6. How is it that our comfortable society has lost its sense of the value of truthfulness? Life has become so easy that we think we can get along without telling the truth. A liar no longer needs to feel that his lies may involve him in starvation. If living were a little more precarious, and if a person who could not be trusted found it more difficult to get along with other men, we would not deceive ourselves and one another so carelessly

            But the whole world has learned to deride veracity or to ignore it. Half the civilized world makes a living by telling lies. Advertising, propaganda, and all the other forms of publicity that have taken the place of truth have taught men to take it for granted that they can tell other people whatever they like provided that it sounds plausible and evokes some kind of shallow emotional response.            

            Americans have always felt that they were protected against the advertising business by their own sophistication. If we only knew how naïve our sophistication really is! It protects us against nothing. We love the things we pretend to laugh at. We would rather buy a bad tube of toothpaste that is well advertised than a good one that is not advertised at all. Most Americans wouldn’t be seen dead in a car their neighbors never heard of.

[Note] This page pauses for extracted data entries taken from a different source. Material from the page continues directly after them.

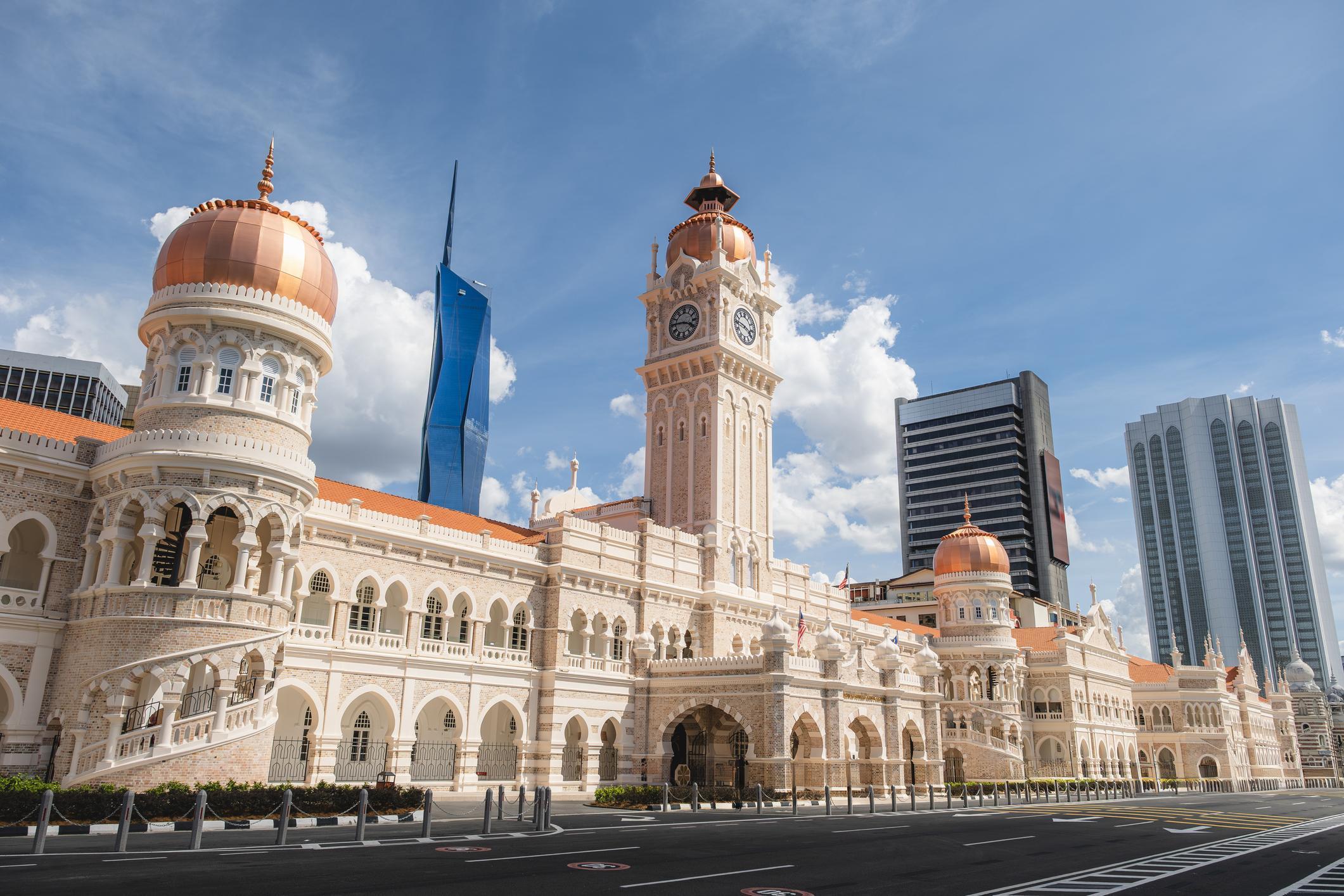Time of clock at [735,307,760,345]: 3:46
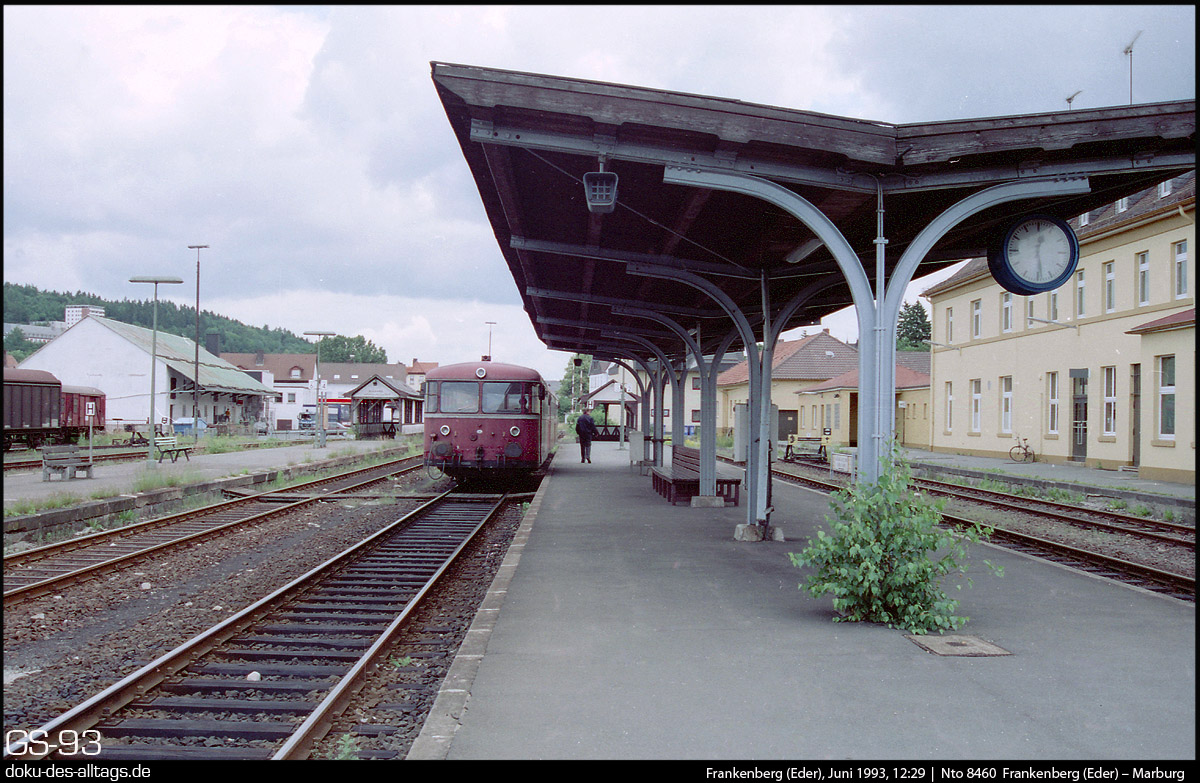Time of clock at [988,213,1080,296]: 12:28
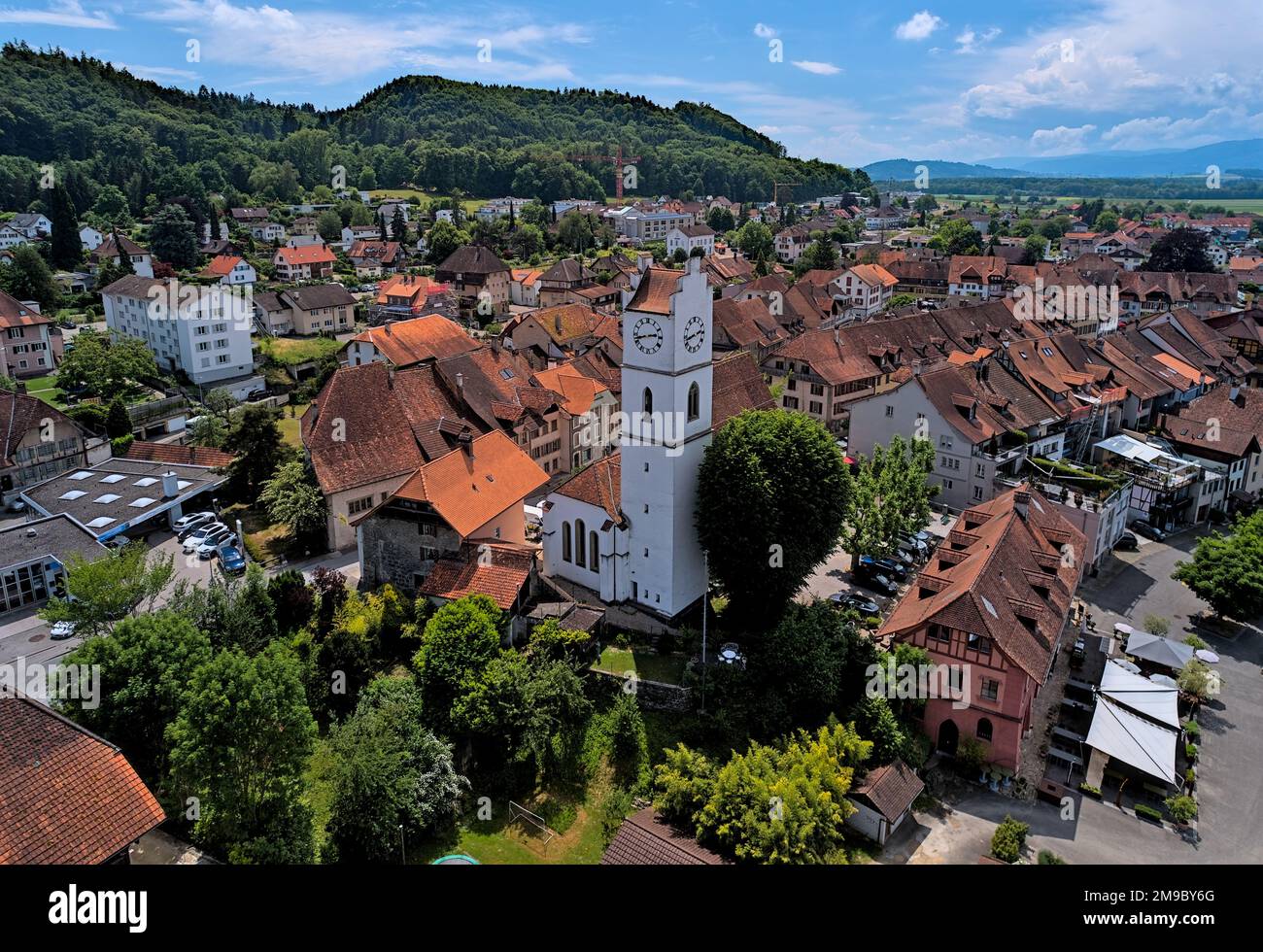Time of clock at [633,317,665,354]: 2:42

            Sincerity becomes impossible in a world that is ruled by a falsity that it thinks is clever enough to detect. Propaganda is constantly held up to contempt, but in contemning it we come to love it after all. In the end we will not be able to get along without it.  

           This duplicity is one of the great characteristics of a start of sin, in which a person is held captive by the love for what he knows he ought to hate.  

            Given the social media environment of today, it’s obvious that Merton’s insight should be reflected on deeply. The following reading list contains some of the research I have done during my lifetime. I offer it for those who are equally concerned about the future.

            Future Shock by Alvin Toffler

            The Greening of America by Charles Reich

            Understanding Media, The Extensions of Man by Marshall McLuhan

            Subliminal Seduction by Wilson Bryan Key

            The Technological Society by Jacques Ellul

            Propaganda, The Formation of Men’s Attitudes by Jacques Ellul

            Each of these works identifies specific elements of The Problem: We are emotionally manipulated to choose things which are contrary to what is good for us as human beings. By not accepting objective truth, we cannot know what is good. As Jacques Ellul points out in Propaganda,

            I shall devote much space to the fact that propaganda has become an inescapable necessity for everyone. In this connection I have come upon a source of much misunderstanding. Modern man worships “facts” – that is, he accepts “facts” as the ultimate reality. He is convinced that what is, is good. He believes that facts in themselves provide evidence and proof, and he willingly subordinates values to them; he believes what he believes to be necessity, which he somehow connects with the idea of progress.

            Objective truth transcends subjective “facts”. Values are defined by unchanging principles founded on objective truth. As human beings we rely on faith and reason to discover, and embrace, truth.

            As always, in the words of Edward R. Murrow, “Good night and good luck.”